I am not a capital-T Traditionalist (little-t traditionalist, maybe), I don't attend the Traditional Latin Mass (TLM), have no particular affection for it, and no direct personal interest in seeing it preserved, beyond a healthy respect for our liturgical heritage. What I do have is sympathy for those who are attached to it. (This is an odd and maybe significant parallel to my situation with regard to Donald Trump's presidency: I didn't support him, but I sympathized with those who did.) When the question is reduced (simplistically but frequently) to the choice between Latin and the vernacular, I'm firmly on the side of English, the only vernacular I care about.

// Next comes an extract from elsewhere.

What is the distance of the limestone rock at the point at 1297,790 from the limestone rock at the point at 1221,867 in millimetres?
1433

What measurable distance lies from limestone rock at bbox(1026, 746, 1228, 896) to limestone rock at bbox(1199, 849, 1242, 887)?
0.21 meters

But I've always been puzzled by the hostility of the proponents of the Novus Ordo (in other words, the vast majority of bishops, clergy, and academics) to the TLM. By "always" I mean since I became Catholic in 1981. I didn't grow up Catholic and had no experience whatsoever of the old Mass, therefore no attachment to it. But like the hypothetical space traveler landing on earth and wondering why we do certain things which strike him as odd, I was puzzled by the hostility. What I saw was a significant number of people, mostly older than me, who were very deeply attached to the old liturgy and were heartbroken by the change. And I couldn't understand why no accommodation was made for them, no gesture of concern at all that I could see. It seemed that they were held in contempt by the powers governing the Church for the bizarre crime of being attached to what the Church itself had encouraged them to love.
That picture is significantly different now. Forty years have passed, and most of the people I'm talking about are no longer with us. From what I see and hear the people now devoted to the TLM, the people who reportedly fill some parishes that are essentially TLM parishes, are middle-aged and younger, and could not possibly be acting out of some residual attachment to the Church of their childhood and youth. If anything they are reacting against that, against the Novus Ordo (for various well-known reasons that I won't bother with now). And maybe that's part of the reason the Pope has taken this action: we expected this thing to die, but it's growing, so we better kill it. The hostility toward the TLM in some quarters is at least as great as it was forty years ago. And I still don't understand it.
The stereotype of Traditionalists is that they're rigid, cranky, suspicious, and so forth. As with almost all stereotypes, there's some truth in it. But it's not the whole story. The pope's letter accompanying the document emphasizes the harm done to the Church's unity by Traditionalists who reject Vatican II. But there is a world of middle-ground between the zealous progressive who thinks the only problem with Vatican II is that it didn't go far enough in erecting a new Church, and the zealous Traditionalist who denies the council's validity entirely. No doubt you can find some of those in TLM communities. But there's also no doubt that you could find many who believe that some aspects of the Council were unwise and that its implementation was misguided and botched. To believe that is in no way "comportment that contradicts communion," as Francis says in the letter accompanying his edict. His immediate predecessor often said things along those lines about the Council.
There's another stereotype involved here: the smiling progressive who is tolerant of everything except disagreement, ostentatiously compassionate, but having a mean streak. Francis shows something of that tendency. If Traditionalists are as alienated as he says, is this a wise way to deal with them? What happened to "accompaniment," "going to the margins," and all that stuff? If any group within the Catholic Church is marginalized right now, it's Traditionalists. This is like a father choosing to deal with an estranged child by telling him "Actually, I never liked you anyway. Also, I'm taking your dog to the shelter tomorrow."
Here are a couple of good responses. A fairly brief one from Amy Welborn, and a longer and liturgically erudite one from Dom Alcuin Reid.
And now I'll go back to not paying attention.